Maybe so. The majority opinion of Justice Anthony Kennedy-a Reagan appointee-is emotional and grand. He opened with a quote from John Marshall Harlan’s impassioned dissent 100 years ago in Plessy v. Ferguson, the infamous ruling upholding “separate but equal” for blacks and whites. Harlan had written that the Constitution “neither knows nor tolerates classes among citizens.” The problem is that Kennedy’s opinion reads more like a political manifesto than a piece of judicial reasoning. Americans have faith in the Supreme Court because they believe it’s neutral, something more than the gut feelings of nine well-connected lawyers.

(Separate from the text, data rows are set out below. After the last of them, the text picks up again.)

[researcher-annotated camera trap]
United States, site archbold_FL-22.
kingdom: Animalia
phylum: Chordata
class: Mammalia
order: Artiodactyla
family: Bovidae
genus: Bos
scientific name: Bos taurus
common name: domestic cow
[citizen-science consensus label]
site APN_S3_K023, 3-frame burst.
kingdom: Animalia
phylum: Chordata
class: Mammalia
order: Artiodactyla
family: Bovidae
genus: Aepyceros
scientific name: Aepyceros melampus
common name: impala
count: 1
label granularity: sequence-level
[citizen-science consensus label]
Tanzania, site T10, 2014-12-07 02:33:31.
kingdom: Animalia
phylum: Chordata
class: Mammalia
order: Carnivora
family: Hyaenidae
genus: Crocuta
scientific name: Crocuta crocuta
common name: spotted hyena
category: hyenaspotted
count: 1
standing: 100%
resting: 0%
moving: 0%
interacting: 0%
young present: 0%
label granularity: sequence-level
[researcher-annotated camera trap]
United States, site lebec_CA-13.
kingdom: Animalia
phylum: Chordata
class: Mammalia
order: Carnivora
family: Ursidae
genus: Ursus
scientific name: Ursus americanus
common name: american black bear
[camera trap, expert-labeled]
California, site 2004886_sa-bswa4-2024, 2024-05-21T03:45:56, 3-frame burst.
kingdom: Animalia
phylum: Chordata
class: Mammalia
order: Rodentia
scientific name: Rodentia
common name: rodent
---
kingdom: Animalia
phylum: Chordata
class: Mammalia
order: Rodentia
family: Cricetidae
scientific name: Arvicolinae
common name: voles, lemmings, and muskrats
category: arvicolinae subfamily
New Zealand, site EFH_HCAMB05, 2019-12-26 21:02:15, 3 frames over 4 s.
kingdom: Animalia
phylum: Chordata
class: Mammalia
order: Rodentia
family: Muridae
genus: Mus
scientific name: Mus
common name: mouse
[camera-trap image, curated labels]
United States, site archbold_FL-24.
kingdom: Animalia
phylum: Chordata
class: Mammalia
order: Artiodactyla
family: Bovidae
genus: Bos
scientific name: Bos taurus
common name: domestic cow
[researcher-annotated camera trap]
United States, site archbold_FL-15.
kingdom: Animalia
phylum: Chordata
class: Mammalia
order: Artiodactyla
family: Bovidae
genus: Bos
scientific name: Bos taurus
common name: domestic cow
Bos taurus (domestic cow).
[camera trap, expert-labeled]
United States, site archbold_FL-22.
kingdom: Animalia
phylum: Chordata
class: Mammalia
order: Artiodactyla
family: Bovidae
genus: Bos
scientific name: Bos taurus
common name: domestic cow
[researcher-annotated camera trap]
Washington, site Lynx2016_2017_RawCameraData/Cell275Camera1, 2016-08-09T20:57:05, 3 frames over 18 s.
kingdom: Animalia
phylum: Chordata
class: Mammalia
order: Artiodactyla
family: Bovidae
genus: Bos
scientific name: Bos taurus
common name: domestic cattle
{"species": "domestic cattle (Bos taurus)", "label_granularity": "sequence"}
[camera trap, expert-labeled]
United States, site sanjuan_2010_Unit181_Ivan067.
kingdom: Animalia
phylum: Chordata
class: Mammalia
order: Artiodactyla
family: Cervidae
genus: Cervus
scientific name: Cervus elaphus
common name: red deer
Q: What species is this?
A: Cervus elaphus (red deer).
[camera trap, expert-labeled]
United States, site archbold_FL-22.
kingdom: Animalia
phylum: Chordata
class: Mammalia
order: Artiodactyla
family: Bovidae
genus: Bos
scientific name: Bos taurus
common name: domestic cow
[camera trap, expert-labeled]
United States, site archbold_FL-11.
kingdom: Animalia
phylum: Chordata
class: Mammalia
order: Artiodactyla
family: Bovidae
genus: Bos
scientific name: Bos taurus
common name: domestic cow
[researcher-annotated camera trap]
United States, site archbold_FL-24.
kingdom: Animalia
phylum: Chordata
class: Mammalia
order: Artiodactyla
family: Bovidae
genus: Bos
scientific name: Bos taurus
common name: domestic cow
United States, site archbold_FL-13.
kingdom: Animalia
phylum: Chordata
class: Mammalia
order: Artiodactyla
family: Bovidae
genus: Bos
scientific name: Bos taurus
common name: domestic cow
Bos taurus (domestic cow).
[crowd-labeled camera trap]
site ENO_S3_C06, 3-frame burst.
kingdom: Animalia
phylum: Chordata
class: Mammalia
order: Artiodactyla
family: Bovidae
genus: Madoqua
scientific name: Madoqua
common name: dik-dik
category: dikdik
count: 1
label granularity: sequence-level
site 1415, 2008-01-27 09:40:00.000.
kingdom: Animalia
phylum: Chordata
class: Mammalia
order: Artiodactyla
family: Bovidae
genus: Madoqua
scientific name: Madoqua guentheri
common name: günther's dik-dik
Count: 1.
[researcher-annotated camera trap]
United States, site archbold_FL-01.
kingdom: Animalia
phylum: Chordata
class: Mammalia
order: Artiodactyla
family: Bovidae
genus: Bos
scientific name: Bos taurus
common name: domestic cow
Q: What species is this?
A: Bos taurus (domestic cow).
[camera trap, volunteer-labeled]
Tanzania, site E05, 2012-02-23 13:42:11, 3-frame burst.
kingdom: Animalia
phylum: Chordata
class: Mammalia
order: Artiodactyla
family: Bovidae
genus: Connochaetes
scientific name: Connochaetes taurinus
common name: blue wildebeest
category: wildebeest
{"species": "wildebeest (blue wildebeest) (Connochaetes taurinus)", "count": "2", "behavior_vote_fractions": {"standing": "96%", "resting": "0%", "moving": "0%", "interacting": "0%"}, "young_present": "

A state cannot “deem a class of persons a stranger to its laws,” Kennedy wrote, stressing that Amendment 2’s singling out of gays had no “rational basis” other than “animosity.” But the state argued that there was a better rationale-the liberties of landlords and employers who object to homosexuality, which, after all, has no constitutional protection yet. Kennedy’s response? A perfunctory dismissal. He offered no explanation in terms of constitutional history or theory. And there’s not even a mention of Bowers v. Hardwick, the sodomy case from 1986, which seems inconsistent doctrinally with the Romer decision. That omission gave Justice Antonin Scalia the opening he needed to attack Kennedy. In an especially barbed dissent, Scalia belittled the majority opinion for its “terminal silliness” and for taking sides in a “culture war” best sat out by elitist judges.
The court is all too familiar with avoiding crisp legal reasoning when confronted with a controversial social issue. In Roe v. Wade, its historic ruling on abortion 23 years ago, the majority reached a conclusion that many Americans welcomed (and many others deplored), but it failed to offer a convincing constitutional defense of its stand. Roe’s flawed reasoning wounded the high court’s prestige for a generation. Unfortunately, the legacy of last week’s ruling may be closer to Roe than to the majesty of Brown v. Board of Education.